═══ ENTRIES SHOWN

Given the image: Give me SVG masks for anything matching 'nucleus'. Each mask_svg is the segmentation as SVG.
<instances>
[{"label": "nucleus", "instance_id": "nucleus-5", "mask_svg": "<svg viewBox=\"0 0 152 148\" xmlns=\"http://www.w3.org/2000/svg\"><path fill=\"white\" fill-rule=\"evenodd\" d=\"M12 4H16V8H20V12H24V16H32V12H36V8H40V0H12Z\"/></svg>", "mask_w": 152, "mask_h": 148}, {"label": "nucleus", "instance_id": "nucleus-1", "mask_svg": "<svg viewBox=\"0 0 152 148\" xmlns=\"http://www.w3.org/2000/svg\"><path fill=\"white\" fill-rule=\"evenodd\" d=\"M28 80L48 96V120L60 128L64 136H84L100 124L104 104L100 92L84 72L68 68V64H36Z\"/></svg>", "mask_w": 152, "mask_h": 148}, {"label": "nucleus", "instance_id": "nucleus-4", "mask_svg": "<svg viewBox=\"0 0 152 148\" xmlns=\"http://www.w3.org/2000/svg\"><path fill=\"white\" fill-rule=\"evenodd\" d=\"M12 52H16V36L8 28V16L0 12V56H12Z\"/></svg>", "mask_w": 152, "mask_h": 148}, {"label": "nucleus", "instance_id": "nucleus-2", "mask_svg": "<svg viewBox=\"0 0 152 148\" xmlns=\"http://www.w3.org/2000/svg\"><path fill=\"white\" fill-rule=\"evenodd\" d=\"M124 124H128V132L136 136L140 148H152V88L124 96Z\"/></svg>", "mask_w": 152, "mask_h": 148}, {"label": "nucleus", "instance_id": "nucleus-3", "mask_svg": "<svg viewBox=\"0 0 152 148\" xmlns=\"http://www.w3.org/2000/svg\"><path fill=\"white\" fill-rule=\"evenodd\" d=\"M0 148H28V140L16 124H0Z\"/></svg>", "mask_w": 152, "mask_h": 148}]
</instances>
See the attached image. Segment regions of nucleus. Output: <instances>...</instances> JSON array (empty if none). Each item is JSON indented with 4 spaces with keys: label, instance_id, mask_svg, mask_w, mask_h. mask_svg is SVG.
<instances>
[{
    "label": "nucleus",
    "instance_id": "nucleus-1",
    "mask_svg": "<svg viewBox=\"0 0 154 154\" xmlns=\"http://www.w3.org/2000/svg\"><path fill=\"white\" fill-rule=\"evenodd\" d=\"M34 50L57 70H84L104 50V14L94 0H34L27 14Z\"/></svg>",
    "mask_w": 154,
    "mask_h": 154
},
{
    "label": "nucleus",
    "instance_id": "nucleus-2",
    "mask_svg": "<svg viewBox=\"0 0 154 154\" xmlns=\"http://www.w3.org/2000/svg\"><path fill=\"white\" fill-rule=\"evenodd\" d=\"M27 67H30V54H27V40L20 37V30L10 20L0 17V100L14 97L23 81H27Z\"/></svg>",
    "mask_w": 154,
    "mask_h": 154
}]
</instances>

══════

=== DIRECTIONS ===
Rewrite every row, replacing "image" with "micrograph" and leaving the rest unchanged.

=== SOLVED EXERCISE ===
Given the micrograph: Give me SVG masks for anything matching 'nucleus'. Each mask_svg is the segmentation as SVG.
<instances>
[{"label": "nucleus", "instance_id": "nucleus-5", "mask_svg": "<svg viewBox=\"0 0 152 148\" xmlns=\"http://www.w3.org/2000/svg\"><path fill=\"white\" fill-rule=\"evenodd\" d=\"M12 4H16V8H20V12H24V16H32V12H36V8H40V0H12Z\"/></svg>", "mask_w": 152, "mask_h": 148}, {"label": "nucleus", "instance_id": "nucleus-1", "mask_svg": "<svg viewBox=\"0 0 152 148\" xmlns=\"http://www.w3.org/2000/svg\"><path fill=\"white\" fill-rule=\"evenodd\" d=\"M28 80L48 96V120L60 128L64 136H84L100 124L104 104L100 92L84 72L68 68V64H36Z\"/></svg>", "mask_w": 152, "mask_h": 148}, {"label": "nucleus", "instance_id": "nucleus-4", "mask_svg": "<svg viewBox=\"0 0 152 148\" xmlns=\"http://www.w3.org/2000/svg\"><path fill=\"white\" fill-rule=\"evenodd\" d=\"M12 52H16V36L8 28V16L0 12V56H12Z\"/></svg>", "mask_w": 152, "mask_h": 148}, {"label": "nucleus", "instance_id": "nucleus-2", "mask_svg": "<svg viewBox=\"0 0 152 148\" xmlns=\"http://www.w3.org/2000/svg\"><path fill=\"white\" fill-rule=\"evenodd\" d=\"M124 124H128V132L136 136L140 148H152V88L124 96Z\"/></svg>", "mask_w": 152, "mask_h": 148}, {"label": "nucleus", "instance_id": "nucleus-3", "mask_svg": "<svg viewBox=\"0 0 152 148\" xmlns=\"http://www.w3.org/2000/svg\"><path fill=\"white\" fill-rule=\"evenodd\" d=\"M0 148H28V140L16 124H0Z\"/></svg>", "mask_w": 152, "mask_h": 148}]
</instances>
See the attached micrograph. Segment regions of nucleus. Output: <instances>...</instances> JSON array (empty if none). Each item is JSON indented with 4 spaces with keys: label, instance_id, mask_svg, mask_w, mask_h. mask_svg is SVG.
<instances>
[{
    "label": "nucleus",
    "instance_id": "nucleus-1",
    "mask_svg": "<svg viewBox=\"0 0 154 154\" xmlns=\"http://www.w3.org/2000/svg\"><path fill=\"white\" fill-rule=\"evenodd\" d=\"M34 50L57 70H84L104 50V14L94 0H34L27 14Z\"/></svg>",
    "mask_w": 154,
    "mask_h": 154
},
{
    "label": "nucleus",
    "instance_id": "nucleus-2",
    "mask_svg": "<svg viewBox=\"0 0 154 154\" xmlns=\"http://www.w3.org/2000/svg\"><path fill=\"white\" fill-rule=\"evenodd\" d=\"M27 67H30V54H27V40L20 37V30L10 20L0 17V100L14 97L23 81H27Z\"/></svg>",
    "mask_w": 154,
    "mask_h": 154
}]
</instances>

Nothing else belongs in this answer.